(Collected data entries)
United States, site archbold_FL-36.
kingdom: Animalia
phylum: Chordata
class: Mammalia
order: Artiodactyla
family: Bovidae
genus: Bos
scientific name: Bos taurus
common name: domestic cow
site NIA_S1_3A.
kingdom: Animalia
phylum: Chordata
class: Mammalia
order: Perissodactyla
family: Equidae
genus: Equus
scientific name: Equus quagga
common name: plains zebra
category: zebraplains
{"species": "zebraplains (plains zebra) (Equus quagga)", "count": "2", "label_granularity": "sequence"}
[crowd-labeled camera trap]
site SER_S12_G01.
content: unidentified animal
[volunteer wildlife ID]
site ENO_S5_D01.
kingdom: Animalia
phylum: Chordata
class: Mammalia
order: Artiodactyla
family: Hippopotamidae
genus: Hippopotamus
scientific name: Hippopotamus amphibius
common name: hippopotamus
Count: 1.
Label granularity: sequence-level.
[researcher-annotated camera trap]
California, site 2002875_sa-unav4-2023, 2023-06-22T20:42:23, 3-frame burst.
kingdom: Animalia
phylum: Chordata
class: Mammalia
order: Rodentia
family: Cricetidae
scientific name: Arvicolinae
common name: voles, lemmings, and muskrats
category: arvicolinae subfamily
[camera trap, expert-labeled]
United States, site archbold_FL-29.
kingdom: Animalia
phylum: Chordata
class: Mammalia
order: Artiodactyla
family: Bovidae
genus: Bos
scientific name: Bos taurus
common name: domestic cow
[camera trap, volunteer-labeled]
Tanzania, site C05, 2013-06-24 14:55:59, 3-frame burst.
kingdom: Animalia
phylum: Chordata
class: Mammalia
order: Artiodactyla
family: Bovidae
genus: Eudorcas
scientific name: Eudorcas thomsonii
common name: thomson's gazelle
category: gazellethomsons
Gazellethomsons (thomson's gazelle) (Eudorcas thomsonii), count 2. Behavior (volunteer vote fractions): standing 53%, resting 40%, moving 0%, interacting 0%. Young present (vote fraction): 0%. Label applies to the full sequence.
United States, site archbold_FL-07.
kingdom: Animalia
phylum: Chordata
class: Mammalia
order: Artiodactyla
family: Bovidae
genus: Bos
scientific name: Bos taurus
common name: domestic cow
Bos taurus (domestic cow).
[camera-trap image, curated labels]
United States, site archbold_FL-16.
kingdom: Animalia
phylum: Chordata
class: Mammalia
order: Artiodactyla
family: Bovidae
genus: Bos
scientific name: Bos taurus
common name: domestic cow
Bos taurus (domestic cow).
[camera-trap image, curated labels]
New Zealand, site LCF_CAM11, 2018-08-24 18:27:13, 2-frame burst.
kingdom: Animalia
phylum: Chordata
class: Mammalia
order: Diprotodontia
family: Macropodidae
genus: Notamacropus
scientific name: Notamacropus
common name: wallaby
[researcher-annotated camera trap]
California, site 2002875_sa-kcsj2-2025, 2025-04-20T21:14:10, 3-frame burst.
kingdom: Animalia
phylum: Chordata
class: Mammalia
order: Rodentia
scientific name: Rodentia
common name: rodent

### Exercise goal
If a line in the entries contains the word "California", copy that line out.

### Answer to this task
California, site 2002875_sa-unav4-2023, 2023-06-22T20:42:23, 3-frame burst.
California, site 2002875_sa-kcsj2-2025, 2025-04-20T21:14:10, 3-frame burst.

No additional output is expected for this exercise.